### EXERCISES TO COMPLETE
a. In the passage on adaptive immunity, what does the Greek word "anamnesis" mean?
b. Name every disease mentioned by name in the passage on adaptive immunity.
c. Extend the passage on adaptive immunity, picking up after its final sentence.

### STUDY TEXT
----
In contrast to nonspecific immunity, specific immunity is ready to respond using both T and B lymphocytes to provide immunological “memory”— a greatly enhanced response to re-exposure. The adaptive immune response matures through the growth of the immune system arsenal, which develops the most effective responses against specific invaders as each is encountered. An important hallmark of the adaptive immune response is this “memory.” Individuals who survive diseases such as measles, mumps, or diphtheria generally never develop these acute diseases again. They “learn” the secrets of the pathogen or parasite in hours and begin a counterattack. Vaccines can prevent these diseases by exposing a person’s immune system to weakened or killed forms of the causative microbe or its products. Some diseases can be contracted repeatedly, but this phenomenon generally results from the causative agent’s ability to evade the host’s defenses. The acquired immune response also has molecular specificity. The response that protects an individual from developing symptoms of measles does not prevent the person from contracting a different disease, such as chickenpox. The immune system can also discriminate between healthy “self” (your own “normal” cells) and “non-self,” such as invading bacteria and toxins. Without this ability, the immune system would routinely turn against the body’s own cells, attacking them as invading microbes.
The course of infection may be separated into several separate phases. After about a week or more of first exposure to a given microbe or antigen, clonal selection of lymphocytes is generated. During this delay, the host depends on the protection provided by innate immunity, a critical prerequisite for the adaptive immune response. This first highly specific response to a particular antigen is called the primary immune response. As a result of that initial encounter, the adaptive immune system is able to “remember,” via immunological memory, that specific antigen. When the same antigen is encountered later in life, there is an enhanced antibody response called the secondary immune or anamnestic response. The efficiency of the secondary response reflects the immunological memory of the immune system “learned” from the first encounter. The anamnestic response comes from the Greek anamnesis, meaning “for recollection.” Memory cells bring the recollection of past threats for both active (long-term) immunity against most pathogens and for some passive immunity (short-term and passing away).
The adaptive immune response uses two basic strategies for countering antigens. One response, humoral immunity, works to eliminate extracellular antigens via specific immunoglobulin antibodies, targeting bacteria, toxins, or viruses in the blood plasma, lymph, or fluids surrounding tissues. The other response is called cellular immunity or cell-mediated immunity (CMI) that involves specifically sensitized T lymphocytes and macrophages (APCs, antigen presenting cells). Cellular immunity deals with antigens residing within a host cell, such as a virus that has infected a cell by way of the major histocompatibility complex or MHC. Humoral and cellular immunity are both powerful, and if misdirected, they can cause great damage to the body’s own tissues (an autoimmune response). Because of this, the adaptive immune response is tightly regulated; each B and T lymphocyte, the primary participants in the adaptive response, requires a “second opinion” from a different type of cell (macrophages releasing cytokines) before it can unleash its power.
----
### RAW DATA
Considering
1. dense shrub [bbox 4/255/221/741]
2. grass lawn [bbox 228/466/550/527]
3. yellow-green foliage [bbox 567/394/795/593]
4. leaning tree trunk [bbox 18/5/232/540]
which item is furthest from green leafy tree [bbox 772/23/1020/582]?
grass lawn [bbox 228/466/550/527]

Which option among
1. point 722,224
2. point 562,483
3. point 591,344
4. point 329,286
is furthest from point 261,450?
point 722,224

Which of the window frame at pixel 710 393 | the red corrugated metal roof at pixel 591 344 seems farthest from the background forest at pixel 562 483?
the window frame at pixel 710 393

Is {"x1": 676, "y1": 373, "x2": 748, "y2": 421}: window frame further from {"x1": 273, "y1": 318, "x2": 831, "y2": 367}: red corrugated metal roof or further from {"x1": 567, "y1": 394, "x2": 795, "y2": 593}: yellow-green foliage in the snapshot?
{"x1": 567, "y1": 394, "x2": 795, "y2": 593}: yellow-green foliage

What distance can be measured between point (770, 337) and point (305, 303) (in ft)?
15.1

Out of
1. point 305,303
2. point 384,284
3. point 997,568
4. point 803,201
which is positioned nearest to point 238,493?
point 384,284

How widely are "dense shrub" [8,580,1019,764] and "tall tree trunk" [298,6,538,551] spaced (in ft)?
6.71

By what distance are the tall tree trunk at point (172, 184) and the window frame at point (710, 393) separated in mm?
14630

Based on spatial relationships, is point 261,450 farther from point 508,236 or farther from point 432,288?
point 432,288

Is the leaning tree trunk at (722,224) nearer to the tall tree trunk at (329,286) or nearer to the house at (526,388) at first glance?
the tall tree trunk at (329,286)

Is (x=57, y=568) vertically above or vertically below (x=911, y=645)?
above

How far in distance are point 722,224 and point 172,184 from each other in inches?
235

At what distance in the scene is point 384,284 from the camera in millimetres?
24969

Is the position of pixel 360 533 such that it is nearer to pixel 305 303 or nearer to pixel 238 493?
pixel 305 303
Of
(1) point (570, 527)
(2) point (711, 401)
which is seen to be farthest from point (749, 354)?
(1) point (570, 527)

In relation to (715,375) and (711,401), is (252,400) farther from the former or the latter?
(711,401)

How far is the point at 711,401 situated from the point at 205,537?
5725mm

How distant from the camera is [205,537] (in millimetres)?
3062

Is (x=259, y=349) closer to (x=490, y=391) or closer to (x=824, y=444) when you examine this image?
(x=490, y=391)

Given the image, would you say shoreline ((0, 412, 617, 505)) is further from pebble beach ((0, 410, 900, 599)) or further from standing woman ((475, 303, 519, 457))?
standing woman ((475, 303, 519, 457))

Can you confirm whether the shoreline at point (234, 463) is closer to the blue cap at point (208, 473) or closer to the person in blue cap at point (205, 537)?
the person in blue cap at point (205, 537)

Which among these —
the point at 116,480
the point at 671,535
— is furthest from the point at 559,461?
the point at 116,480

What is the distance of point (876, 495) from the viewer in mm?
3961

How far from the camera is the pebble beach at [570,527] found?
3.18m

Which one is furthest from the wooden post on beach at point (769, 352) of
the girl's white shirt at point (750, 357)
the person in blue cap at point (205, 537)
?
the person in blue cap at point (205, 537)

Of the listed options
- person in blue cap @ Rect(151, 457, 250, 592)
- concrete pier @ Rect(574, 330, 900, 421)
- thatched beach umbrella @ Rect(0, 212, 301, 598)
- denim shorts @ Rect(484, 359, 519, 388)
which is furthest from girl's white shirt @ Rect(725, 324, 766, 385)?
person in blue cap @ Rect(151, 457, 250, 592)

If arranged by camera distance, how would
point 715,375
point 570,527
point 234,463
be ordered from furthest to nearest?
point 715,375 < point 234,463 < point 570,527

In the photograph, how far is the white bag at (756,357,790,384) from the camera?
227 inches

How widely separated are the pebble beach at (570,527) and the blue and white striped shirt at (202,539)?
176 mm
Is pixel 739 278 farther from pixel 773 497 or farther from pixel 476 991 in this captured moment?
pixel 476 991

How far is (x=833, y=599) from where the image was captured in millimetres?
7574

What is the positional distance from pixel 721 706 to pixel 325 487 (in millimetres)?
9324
----
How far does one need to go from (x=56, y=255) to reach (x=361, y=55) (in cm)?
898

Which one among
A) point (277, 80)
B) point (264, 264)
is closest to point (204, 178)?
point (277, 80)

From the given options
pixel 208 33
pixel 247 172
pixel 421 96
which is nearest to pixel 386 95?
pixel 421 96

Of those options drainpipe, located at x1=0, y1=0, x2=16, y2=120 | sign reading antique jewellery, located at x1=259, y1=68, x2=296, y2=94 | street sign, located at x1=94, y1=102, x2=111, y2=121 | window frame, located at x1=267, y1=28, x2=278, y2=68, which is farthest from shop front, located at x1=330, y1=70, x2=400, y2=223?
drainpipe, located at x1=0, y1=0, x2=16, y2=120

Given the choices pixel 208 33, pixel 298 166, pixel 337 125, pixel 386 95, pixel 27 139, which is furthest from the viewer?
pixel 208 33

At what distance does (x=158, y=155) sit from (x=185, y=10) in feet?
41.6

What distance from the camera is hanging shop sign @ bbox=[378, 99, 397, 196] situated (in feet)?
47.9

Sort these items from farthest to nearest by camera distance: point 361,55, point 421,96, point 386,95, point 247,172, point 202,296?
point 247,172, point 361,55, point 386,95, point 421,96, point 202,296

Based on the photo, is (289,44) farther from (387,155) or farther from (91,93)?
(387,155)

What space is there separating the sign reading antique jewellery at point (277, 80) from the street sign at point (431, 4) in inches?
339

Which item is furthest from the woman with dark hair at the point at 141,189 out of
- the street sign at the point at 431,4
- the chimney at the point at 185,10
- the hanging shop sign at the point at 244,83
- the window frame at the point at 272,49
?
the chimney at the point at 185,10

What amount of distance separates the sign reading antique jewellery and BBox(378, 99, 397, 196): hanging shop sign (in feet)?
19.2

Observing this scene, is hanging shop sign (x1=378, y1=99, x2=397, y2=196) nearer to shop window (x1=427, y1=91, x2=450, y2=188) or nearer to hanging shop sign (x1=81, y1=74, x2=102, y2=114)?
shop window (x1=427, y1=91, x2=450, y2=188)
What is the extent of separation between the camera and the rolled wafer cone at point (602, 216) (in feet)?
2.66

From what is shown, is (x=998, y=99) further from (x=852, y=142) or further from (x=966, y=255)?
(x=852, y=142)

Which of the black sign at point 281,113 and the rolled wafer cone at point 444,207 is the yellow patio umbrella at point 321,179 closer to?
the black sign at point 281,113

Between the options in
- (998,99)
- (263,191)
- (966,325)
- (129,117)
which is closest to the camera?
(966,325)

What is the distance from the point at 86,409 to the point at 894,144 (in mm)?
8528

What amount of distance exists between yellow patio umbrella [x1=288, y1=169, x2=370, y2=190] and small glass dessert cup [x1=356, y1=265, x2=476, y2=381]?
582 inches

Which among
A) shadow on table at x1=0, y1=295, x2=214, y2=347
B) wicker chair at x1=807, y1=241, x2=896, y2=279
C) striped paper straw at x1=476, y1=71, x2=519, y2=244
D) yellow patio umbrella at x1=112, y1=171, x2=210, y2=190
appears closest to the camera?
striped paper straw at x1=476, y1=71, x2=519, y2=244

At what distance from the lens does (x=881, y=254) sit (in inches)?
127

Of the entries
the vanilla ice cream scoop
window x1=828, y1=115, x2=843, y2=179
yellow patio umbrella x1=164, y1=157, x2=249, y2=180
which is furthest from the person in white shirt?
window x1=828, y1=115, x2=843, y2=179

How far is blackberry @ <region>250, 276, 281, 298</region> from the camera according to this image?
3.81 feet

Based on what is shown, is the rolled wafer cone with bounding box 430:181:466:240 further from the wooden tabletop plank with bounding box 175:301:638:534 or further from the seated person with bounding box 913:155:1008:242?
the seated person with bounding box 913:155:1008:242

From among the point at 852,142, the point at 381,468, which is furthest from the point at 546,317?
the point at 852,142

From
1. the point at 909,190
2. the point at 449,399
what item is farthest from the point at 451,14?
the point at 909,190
----
### RESPONSES TO THE TASKS
a. It means "for recollection."

b. Measles, mumps, diphtheria, chickenpox

c.
The cornerstone of specific immunity is a set of primed or specifically sensitized lymphocytes, along with antibodies. The lymphocytes are distributed throughout the body comprising the lymphoid or lymphatic system. Lymphocytes are small cells, about 7 to 12 µm in diameter, each with a large ovoid-to-round nucleus taking up almost the entire cytoplasm (fig. 1). Electron microscopy reveals that villi cover most of the surface. Under a light microscope, all lymphocytes look similar, varying in the cytoplasm. On the basis of developmental history of cellular function and unique biochemical differences, two types of lymphocytes can be distinguished: B lymphocytes and T lymphocytes. B lymphocytes are largely responsible for humoral immunity, while T lymphocytes are primarily responsible for CMI. In humoral immunity, antibodies provide resistance to disease, while in CMI, specifically sensitized T lymphocytes provide resistance through direct cell-to-cell contact via APCs.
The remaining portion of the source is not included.